CVE Vulnerabilities

CVE-2024-27163

Cleartext Transmission of Sensitive Information

Published: Jun 14, 2024 | Modified: Jul 04, 2024
CVSS 3.x
N/A
Source:
NVD
CVSS 2.x
RedHat/V2
RedHat/V3
Ubuntu

Toshiba printers will display the password of the admin user in clear-text and additional passwords when sending 2 specific HTTP requests to the internal API. An attacker stealing the cookie of an admin or abusing a XSS vulnerability can recover this password in clear-text and compromise the printer. This vulnerability can be executed in combination with other vulnerabilities and difficult to execute alone. So, the CVSS score for this vulnerability alone is lower than the score listed in the Base Score of this vulnerability.

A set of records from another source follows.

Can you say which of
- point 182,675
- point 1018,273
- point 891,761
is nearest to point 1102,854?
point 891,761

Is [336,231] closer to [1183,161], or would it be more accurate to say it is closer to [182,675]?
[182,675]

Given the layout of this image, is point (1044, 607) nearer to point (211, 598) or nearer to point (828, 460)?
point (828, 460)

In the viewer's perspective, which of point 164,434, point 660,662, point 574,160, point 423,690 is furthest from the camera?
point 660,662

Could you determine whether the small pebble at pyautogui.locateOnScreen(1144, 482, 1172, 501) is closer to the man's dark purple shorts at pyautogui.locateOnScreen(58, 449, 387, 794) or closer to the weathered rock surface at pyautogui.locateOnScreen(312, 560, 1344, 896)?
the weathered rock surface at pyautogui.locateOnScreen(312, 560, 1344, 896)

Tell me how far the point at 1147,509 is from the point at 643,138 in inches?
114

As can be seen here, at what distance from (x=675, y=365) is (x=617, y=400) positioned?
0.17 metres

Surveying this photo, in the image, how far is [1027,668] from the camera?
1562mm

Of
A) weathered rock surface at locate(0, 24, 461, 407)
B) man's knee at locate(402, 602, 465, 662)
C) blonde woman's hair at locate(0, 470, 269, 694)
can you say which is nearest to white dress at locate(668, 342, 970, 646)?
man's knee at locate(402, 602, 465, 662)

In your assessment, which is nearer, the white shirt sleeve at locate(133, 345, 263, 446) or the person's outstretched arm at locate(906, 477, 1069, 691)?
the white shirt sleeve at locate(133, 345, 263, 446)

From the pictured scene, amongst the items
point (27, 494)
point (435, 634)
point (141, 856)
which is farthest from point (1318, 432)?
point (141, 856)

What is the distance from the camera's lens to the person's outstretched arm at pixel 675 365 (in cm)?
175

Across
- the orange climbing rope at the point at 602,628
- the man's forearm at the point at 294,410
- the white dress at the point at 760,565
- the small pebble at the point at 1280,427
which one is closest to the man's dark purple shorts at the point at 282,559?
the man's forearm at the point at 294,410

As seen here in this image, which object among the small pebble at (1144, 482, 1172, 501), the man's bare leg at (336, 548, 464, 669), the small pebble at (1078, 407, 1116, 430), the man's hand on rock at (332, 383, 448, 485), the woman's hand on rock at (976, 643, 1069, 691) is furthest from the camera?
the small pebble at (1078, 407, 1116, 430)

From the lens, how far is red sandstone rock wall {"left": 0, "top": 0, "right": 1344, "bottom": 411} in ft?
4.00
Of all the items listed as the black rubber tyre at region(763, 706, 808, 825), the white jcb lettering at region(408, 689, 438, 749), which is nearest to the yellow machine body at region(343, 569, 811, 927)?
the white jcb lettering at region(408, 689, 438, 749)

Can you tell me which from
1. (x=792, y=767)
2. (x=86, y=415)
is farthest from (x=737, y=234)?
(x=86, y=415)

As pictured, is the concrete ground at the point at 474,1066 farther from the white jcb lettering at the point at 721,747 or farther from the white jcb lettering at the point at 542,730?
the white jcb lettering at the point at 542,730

For detail on related other vulnerabilities, please ask to the below contact point. https://www.toshibatec.com/contacts/products/ As for the affected products/models/versions, see the reference URL.

Weakness

The product transmits sensitive or security-critical data in cleartext in a communication channel that can be sniffed by unauthorized actors.

Extended Description

Many communication channels can be “sniffed” (monitored) by adversaries during data transmission. For example, in networking, packets can traverse many intermediary nodes from the source to the destination, whether across the internet, an internal network, the cloud, etc. Some actors might have privileged access to a network interface or any link along the channel, such as a router, but they might not be authorized to collect the underlying data. As a result, network traffic could be sniffed by adversaries, spilling security-critical data. Applicable communication channels are not limited to software products. Applicable channels include hardware-specific technologies such as internal hardware networks and external debug channels, supporting remote JTAG debugging. When mitigations are not applied to combat adversaries within the product’s threat model, this weakness significantly lowers the difficulty of exploitation by such adversaries. When full communications are recorded or logged, such as with a packet dump, an adversary could attempt to obtain the dump long after the transmission has occurred and try to “sniff” the cleartext from the recorded communications in the dump itself.